Adam for that little sander just order 5” or 6” PSA sanding discs.
Also you already have cordless tools. Makita has the finger sander in 18V so does DeWalt I believe.
For the little angle die grinder air tool those are called Rolocs. They have sand paper in that form factor as well. 40,60,80,120,180,220,320 grits etc.
I’ve had good luck with Jet die grinders. They don’t vibrate. They’re more expensive though. I think I paid $140 for my straight die grinder and $128 for my angled die grinder.
Dynafile makes an electric finger sander with 1/2”, 1/4”, and 1/8” belt attachments and 1/4” and 1/8” with relief for pipe and radius pieces. I’ve used it to finish pipe rail after grinding on steel and rough grind and finish on aluminum railing.

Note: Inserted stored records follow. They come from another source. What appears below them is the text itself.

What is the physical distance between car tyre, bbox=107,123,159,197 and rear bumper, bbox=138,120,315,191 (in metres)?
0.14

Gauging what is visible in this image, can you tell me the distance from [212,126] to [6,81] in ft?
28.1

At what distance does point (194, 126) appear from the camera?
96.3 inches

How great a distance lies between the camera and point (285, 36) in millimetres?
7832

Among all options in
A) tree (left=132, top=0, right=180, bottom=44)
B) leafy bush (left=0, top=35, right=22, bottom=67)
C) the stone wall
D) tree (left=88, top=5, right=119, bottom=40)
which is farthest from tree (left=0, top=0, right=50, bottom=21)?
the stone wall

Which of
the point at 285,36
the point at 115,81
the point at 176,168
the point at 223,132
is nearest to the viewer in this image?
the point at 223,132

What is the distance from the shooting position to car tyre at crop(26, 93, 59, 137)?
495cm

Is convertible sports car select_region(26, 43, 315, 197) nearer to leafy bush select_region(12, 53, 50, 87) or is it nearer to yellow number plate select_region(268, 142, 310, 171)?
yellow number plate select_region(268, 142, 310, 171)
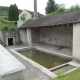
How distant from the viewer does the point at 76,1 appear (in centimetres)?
3841

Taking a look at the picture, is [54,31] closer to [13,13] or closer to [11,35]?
[11,35]

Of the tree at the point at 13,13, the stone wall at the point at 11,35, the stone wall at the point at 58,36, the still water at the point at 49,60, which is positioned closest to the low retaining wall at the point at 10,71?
the still water at the point at 49,60

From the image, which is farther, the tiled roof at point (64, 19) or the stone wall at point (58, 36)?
the stone wall at point (58, 36)

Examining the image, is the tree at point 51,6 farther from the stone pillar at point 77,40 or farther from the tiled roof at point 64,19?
the stone pillar at point 77,40

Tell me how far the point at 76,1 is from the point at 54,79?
39058 millimetres

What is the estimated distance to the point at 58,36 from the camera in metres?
15.3

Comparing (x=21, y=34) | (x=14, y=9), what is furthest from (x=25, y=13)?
(x=21, y=34)

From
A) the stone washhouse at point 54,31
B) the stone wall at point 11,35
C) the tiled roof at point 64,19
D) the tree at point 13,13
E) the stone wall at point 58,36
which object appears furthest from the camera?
the tree at point 13,13

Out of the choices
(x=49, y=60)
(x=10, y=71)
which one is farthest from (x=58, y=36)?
(x=10, y=71)

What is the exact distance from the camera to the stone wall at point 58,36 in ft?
45.4

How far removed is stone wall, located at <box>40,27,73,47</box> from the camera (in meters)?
13.8

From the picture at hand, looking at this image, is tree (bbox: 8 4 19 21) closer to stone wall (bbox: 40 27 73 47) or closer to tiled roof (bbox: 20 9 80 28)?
stone wall (bbox: 40 27 73 47)

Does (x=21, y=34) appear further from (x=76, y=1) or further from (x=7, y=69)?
(x=76, y=1)

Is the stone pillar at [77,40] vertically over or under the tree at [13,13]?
under
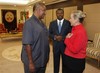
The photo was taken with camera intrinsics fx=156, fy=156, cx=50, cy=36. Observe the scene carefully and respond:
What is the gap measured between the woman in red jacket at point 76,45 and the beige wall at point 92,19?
351 cm

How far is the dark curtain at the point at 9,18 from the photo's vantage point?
1314cm

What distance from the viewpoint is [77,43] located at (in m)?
2.04

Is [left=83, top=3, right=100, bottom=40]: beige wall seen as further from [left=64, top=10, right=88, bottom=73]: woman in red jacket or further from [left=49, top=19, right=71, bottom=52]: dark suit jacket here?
[left=64, top=10, right=88, bottom=73]: woman in red jacket

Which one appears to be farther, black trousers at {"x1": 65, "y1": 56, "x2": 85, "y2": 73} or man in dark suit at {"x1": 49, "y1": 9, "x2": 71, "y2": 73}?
man in dark suit at {"x1": 49, "y1": 9, "x2": 71, "y2": 73}

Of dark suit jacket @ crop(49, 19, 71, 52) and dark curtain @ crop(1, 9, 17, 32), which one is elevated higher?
dark curtain @ crop(1, 9, 17, 32)

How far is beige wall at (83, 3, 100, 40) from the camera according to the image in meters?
5.43

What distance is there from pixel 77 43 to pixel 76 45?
1.2 inches

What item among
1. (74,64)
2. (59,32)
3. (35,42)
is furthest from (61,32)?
(35,42)

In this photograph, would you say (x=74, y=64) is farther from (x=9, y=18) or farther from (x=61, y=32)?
(x=9, y=18)

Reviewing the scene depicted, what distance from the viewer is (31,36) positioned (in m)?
1.84

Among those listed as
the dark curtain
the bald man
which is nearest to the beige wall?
the bald man

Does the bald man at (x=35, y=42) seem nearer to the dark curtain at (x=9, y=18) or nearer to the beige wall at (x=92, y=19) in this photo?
the beige wall at (x=92, y=19)

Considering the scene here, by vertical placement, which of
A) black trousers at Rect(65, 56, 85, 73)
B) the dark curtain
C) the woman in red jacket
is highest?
the dark curtain

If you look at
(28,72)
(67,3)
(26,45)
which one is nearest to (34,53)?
(26,45)
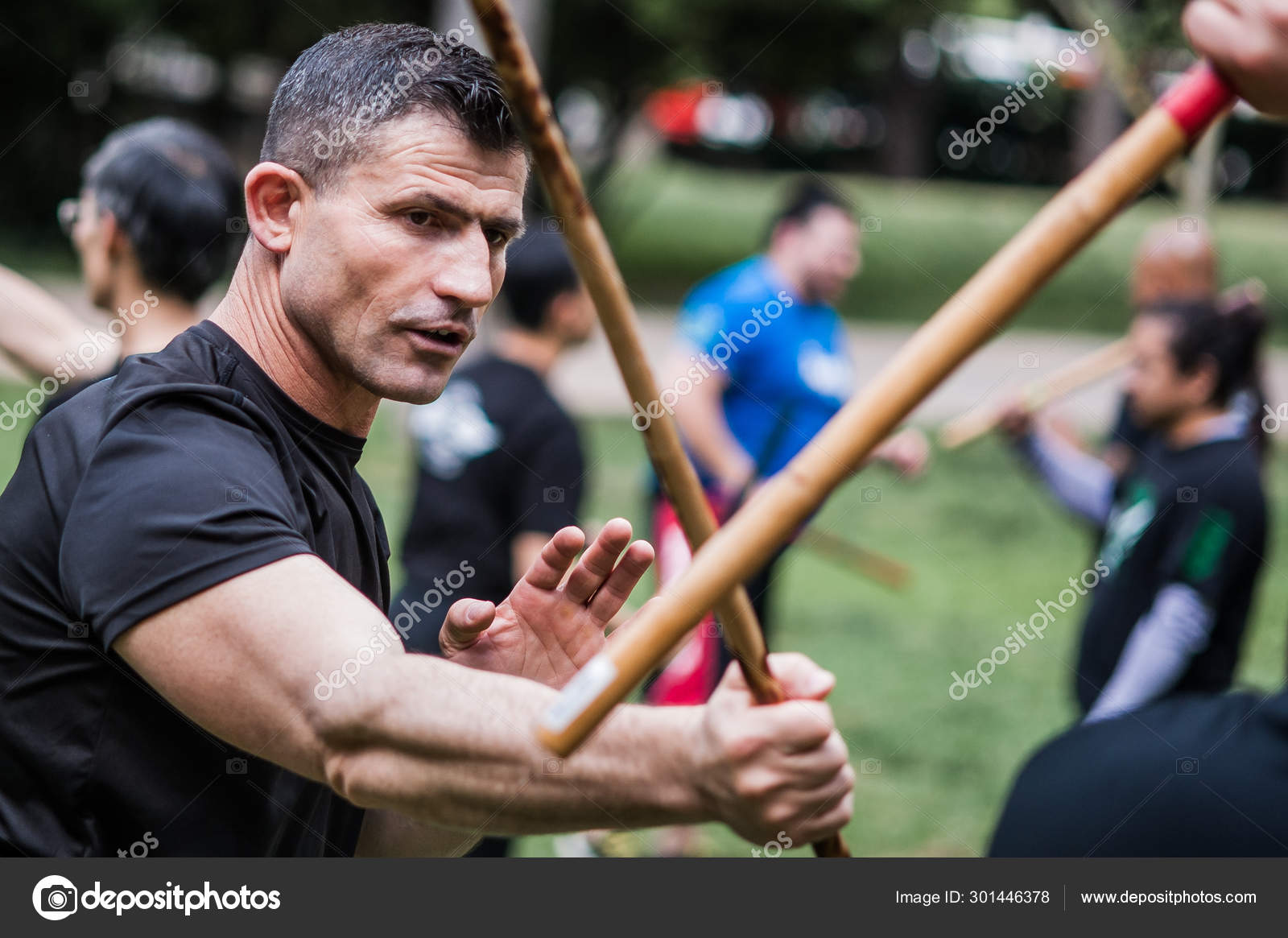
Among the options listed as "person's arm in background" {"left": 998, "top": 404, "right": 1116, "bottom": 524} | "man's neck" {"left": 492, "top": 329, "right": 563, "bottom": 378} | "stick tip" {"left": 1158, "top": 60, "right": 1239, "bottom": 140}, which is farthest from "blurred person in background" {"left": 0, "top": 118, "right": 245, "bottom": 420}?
"person's arm in background" {"left": 998, "top": 404, "right": 1116, "bottom": 524}

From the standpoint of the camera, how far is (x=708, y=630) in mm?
5477

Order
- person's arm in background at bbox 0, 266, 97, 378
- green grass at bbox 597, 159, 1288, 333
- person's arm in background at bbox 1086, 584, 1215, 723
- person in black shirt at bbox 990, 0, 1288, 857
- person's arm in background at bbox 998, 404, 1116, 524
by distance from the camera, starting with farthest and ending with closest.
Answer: green grass at bbox 597, 159, 1288, 333 → person's arm in background at bbox 998, 404, 1116, 524 → person's arm in background at bbox 1086, 584, 1215, 723 → person's arm in background at bbox 0, 266, 97, 378 → person in black shirt at bbox 990, 0, 1288, 857

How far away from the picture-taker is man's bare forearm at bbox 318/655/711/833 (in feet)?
4.99

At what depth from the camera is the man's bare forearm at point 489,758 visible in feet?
4.99

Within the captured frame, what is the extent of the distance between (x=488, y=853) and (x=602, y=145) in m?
14.1

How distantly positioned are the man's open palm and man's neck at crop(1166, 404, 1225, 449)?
3.06m

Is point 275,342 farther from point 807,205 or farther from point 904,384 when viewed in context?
point 807,205

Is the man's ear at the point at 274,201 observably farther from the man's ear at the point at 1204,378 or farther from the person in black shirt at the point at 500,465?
the man's ear at the point at 1204,378

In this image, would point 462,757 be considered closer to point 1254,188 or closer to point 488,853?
point 488,853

Little advice. Specially for power tools. When the sand paper gets messy y clean it with dry silicone. You could use that silicone that comes in cartridges (don't know how You call it in usa) as a rubber for sand paper. Cheers from Argentina
0:00 - intro
1:08 disk sander w/ flywheel
4:00 radius master knife grinder
5:38 - -- sanding in general
12:50 - five 10in long strips of sandpaper multiple sizes
13:51 - kiwi co ad
15:00 - scotch brite
16:55 - micromark model sander
18:00 - finger sander
20:58 - disk sander, air powered.
22:10 - drum sanders
24:05 - die grinder with drum in it
I had to use some of the green scotch bright, trying to bring the shine back on some chrome fog light's I found for my 1947 Chevy Coupe. They are pitted and nicked up but they will match the car for its age. They will look original to the front of the car.
Klingspoor sells a “bargain box” of sand paper for dirt cheap. It’s a great way to get a range of grits in your shop fast. It’s off cuts from giant rolls, so it’s usually narrow rolls, but they’re extremely useful in the shop!
Great vid as usual. The only thing I would add would be using blades and scrapers. A lot of shaping and smoothing I've done with plastics I've done with the humble Stanley knife blade.
That red scotch brite is fantastic for cleaning stainless steel BBQ. Those brown stains and dull finish cleans off fast.